Wikimedia Research’s Knowledge Gaps white paper underlines the need for methods to quantify the global usage of multimedia content in Wikimedia spaces. As part of this strategic direction, we want to conduct research on the role of images in knowledge understanding and learning through Wikipedia. Understanding these aspects is crucial to enable future work in the area of machine learning for image search and classification. While both the Wikimedia Research team and the WMF organization are planning to deploy techniques to improve discoverability of images and pictorial representations of articles, we actually do not know the extent to which readers use images when navigating the site, and the role visual content plays in free knowledge diffusion around the world.

Research Questions[edit]

  • Do images help readers learn or understand better what they are reading?
  • Which images are more/less useful for this task, and where do they appear in the text?

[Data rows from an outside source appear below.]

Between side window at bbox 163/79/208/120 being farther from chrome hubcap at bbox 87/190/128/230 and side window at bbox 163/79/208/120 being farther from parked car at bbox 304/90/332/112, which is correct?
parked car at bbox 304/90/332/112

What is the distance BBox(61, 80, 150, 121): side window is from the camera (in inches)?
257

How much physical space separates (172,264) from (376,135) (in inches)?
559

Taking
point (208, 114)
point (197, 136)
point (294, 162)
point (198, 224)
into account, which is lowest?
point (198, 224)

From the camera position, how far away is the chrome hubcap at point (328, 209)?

To answer these research questions, we will design a large-scale user study.

Task. In this study, participants are be asked to read a Wikipedia article, and then answer a set multiple-choice questions about its content. After each article, an “accuracy” score reflecting how much the participant understood the article is calculated based on the answers provided to the multiple-choice questions.

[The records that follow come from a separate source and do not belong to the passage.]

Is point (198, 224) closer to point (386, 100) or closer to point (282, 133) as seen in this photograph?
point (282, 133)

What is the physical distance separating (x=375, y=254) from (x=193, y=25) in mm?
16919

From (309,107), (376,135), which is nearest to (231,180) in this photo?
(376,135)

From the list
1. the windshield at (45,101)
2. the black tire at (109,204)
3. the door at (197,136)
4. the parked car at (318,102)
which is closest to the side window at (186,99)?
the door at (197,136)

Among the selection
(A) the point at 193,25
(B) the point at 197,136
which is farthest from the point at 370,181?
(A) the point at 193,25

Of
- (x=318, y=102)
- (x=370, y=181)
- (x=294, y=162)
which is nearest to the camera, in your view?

Materials. We created a dataset of 470 reading comprehension questions that test the following aspects:

  1. Image Recognition Questions – to test how readers learn to distinguish a new image of a target concept (e.g., is this a Tiger lily ).
  2. Visual Knowledge Questions – to test how readers learn visual properties of the concept (e.g., what color are Tiger lily).
  3. General Knowledge Questions – to test if the reader can learn general knowledge about the concept (e.g., where are Tiger lily found).

Interventions. Articles are artificially manipulated to add/remove images, and the effect of such interventions on the accuracy score is be recorded. Articles from different topics are used.

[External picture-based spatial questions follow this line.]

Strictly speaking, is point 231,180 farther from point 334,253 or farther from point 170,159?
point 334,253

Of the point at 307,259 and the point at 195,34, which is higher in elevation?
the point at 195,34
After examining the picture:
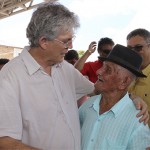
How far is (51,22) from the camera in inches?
70.8

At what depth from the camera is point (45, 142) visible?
73.8 inches

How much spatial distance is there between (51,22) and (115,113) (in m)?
0.74

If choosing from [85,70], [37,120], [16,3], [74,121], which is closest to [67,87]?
[74,121]

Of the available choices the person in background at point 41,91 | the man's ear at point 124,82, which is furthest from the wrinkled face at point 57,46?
the man's ear at point 124,82

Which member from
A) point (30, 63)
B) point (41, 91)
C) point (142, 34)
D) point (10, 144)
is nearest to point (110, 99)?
point (41, 91)

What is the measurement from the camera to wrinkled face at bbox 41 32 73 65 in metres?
1.86

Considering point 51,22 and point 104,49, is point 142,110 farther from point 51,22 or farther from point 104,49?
point 104,49

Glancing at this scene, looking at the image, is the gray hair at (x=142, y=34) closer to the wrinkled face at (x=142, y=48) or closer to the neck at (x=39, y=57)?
the wrinkled face at (x=142, y=48)

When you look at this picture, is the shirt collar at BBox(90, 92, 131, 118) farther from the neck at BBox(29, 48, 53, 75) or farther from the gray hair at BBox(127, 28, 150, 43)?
the gray hair at BBox(127, 28, 150, 43)

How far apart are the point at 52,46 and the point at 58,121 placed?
1.60 ft

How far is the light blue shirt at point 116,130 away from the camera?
184 cm

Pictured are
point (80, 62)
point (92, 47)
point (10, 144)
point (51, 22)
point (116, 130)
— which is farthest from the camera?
point (92, 47)

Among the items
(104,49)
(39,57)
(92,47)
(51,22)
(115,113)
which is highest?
(51,22)

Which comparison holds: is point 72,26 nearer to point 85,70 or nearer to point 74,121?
point 74,121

Platform. We ran the study on the Lab in the Wild platform. "Lab in the wild" seems like an ideal setting to test tasks on understanding/learning with images in Wikipedia for the following reasons: (1) It has an audience of diverse people speaking many different languages and coming from ~40 countries, and allows localization and translation to multiple languages; (2) Its experiments are "gamified" by nature: contributors are not paid, what they get as a reward is a feedback regarding a skill, and how they compare to others; (3) It is open (people don't have to sign up and register).

Policy, Ethics and Human Subjects Research[edit]

An umbrella IRB approval is available for LabintheWild studies that are of similar nature, collect similar demographics, and carry minimal risk to participants. For this study, we will have to get approval for the informed consent form that participants see at the start of the study as a modification to the umbrella IRB.


Using data collected from the large-scale user study we have been able to identify unique factors that contribute to participant accuracy for specific question types. During the study participants were asked image recognition, visual knowledge, and general knowledge questions of the article content that they saw. With each article we randomly chose for them to see the respective Wikipedia article infographic image. Using R libraries we have ran mixed-effect models for each question type.

  • Images do not help with general knowledge questions. For this type of questions, how long participants took on viewing the article before answering questions along with their demographic information of education level and English proficiency made a significant impact on their accuracy. Upon manual inspection, we found that images help retaining some forms general knowledge, especially when the questions were about artistic styles or epochs of paintings or monuments.
  • Surprisingly, images normally did not help with visual knowledge questions. For these questions, booth article time and English proficiency had a significant impact. In our follow-up analysis, we found that, when images are consistent with their visual knowledge questions, answers are significantly more accurate than when images that are inconsistent with the question.
  • As expected, images made a significant difference for image recognition questions. For these types of questions, time and article time also came out to be significant.

Besides identifying what variables have an impact on participants' ability to retain certain article knowledge we were also able to contribute by creating the dataset of articles and questions used in this study.

On Phabricator[edit]

Follow this task.

Future Work and Research questions[edit]

  • For which kinds of tasks/articles are images more useful?
  • What type of images or visualizations [infographic, flowchart, picture, 3D images, moving images, graphs, etc] are useful in this context,i.e., the tasks/articles/field?
  • And are images more/less useful for different demographics?
  • What tasks or objectives do images and visualizations perform or achieve in the process of information dissemination, attention and depth of knowledge gained and total user/readers' experience?